A Country House with British Inspiration
The country house Villa Højgaard was built as a summer residence for bicycle pump manufacturer J.W. Friis in 1917 and became a listed property in 1988. The style of the building reflects the inspiration from the British Arts & Crafts movement and is one of the few single-family houses which Fisker designed. It is one of his main works in which he really displayed his sense of style and worth as an architect.
The first country house to be built in Denmark was probably Lundehave in Elsinore. It was erected in 1588 by King Frederik II and had features found in contemporary Italian Renaissance villas. The building still exists today under the name of Marienlyst Castle, a remodelled version from 1759-63 of the old house. As an institution, the country house has undergone many forms over time.
Kay Fisker primarily designed large, residential buildings such as multistorey buildings or terraced houses as well as public buildings within the health care system. But he also had a talent for designing single-family houses like Villa Højgaard.
The country house in Snekkersten consists of 251 square metres and is overlooking the Sound between Denmark and Sweden from the top floor. The details in Villa Højgaard are numerous - right down to the door handles - and the interior is meticulously drawn. At the time of its construction, it was common to give each room its own individual colours and traits.
Villa Højgaard has been restored to its former glory. At the time of the villa’s construction, the walls were painted in individual colours schemes like today, each room with its own distinctive colour.
In connection with the restoration, the villa has been energy-optimised to the greatest possible extent, and surface treatment and treatment of individual details have been carried out. All technical installations have been renewed, taking into account the high conservation value of the house.

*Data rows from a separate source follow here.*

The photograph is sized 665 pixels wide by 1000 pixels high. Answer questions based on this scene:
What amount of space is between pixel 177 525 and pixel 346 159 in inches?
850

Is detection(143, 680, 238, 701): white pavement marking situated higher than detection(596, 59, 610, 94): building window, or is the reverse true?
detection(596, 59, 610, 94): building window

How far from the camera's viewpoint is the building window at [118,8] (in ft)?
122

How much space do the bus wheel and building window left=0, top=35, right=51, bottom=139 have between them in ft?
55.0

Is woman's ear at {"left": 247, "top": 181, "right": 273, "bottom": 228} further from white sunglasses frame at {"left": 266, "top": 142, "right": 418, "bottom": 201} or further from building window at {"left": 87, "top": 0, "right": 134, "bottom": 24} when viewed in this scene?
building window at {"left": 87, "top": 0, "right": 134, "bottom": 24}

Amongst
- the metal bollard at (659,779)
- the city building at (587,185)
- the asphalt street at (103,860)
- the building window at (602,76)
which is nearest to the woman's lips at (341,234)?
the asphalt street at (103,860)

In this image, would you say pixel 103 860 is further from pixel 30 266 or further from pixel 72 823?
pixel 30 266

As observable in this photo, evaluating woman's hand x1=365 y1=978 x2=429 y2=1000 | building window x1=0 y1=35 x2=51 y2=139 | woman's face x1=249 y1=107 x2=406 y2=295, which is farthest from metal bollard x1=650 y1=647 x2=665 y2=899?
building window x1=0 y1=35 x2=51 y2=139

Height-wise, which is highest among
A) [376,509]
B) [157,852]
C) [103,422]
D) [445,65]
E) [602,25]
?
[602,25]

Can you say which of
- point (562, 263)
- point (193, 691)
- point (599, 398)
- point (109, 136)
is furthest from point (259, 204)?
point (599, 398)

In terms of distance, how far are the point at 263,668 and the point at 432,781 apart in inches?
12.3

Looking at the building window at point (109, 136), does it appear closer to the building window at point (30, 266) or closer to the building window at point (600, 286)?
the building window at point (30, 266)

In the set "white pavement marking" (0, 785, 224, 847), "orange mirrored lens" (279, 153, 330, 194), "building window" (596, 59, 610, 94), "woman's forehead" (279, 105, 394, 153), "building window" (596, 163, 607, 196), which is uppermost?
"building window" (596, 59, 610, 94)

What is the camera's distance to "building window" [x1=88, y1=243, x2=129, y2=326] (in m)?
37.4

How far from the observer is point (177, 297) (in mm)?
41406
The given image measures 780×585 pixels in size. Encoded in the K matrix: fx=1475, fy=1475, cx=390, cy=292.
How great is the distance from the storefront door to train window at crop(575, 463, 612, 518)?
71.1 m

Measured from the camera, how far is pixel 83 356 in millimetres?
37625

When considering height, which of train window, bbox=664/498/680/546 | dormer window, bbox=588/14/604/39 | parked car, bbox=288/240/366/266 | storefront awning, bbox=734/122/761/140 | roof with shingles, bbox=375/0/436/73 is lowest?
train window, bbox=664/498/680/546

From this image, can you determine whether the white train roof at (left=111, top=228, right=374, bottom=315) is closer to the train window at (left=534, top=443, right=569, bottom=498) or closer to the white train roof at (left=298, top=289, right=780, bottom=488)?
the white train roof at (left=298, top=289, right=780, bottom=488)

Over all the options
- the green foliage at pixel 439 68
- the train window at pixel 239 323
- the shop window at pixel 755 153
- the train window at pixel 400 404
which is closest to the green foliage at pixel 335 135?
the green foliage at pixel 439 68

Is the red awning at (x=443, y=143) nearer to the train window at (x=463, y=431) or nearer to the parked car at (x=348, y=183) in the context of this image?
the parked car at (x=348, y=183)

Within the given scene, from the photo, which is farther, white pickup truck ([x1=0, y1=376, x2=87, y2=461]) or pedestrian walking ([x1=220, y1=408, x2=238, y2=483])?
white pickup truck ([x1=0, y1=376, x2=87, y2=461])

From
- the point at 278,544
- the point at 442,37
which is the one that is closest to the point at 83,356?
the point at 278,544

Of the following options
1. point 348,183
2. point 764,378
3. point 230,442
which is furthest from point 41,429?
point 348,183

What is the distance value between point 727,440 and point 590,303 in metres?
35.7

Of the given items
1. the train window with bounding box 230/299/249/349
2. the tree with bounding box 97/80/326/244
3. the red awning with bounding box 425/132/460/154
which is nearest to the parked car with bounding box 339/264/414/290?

The Last Great Father Figure in Danish Architecture
Kay Fisker’s buildings still emanate his great talent and love for his profession and tell the story of Danish architecture from the 1930s to the 1970s. Fisker remains monumental in Danish architecture, for his practice, teaching, network of the world’s leading architects and his charismatic personality made him the last great father figure in Danish architecture.
The country house as an institution dates far back in history. From the Roman villas far from the bustling city life to the noble country houses of the Renaissance and the 18th century's return to the ideals of Antiquity. In the 19th century, the Arts & Crafts movement emerged in the United Kingdom, and it was this architectural trend that inspired Kay Fisker in the design of Villa Højgaard.
The house was originally built as a summer residence, and this meant, among other things, that no heating sources were set up in the individual rooms. The calorifier stove handled the heating in the central room of the house, the garden room and the adjoining dining room as well as the room on the floor above. During the restoration, underfloor heating was installed in most of the rooms instead.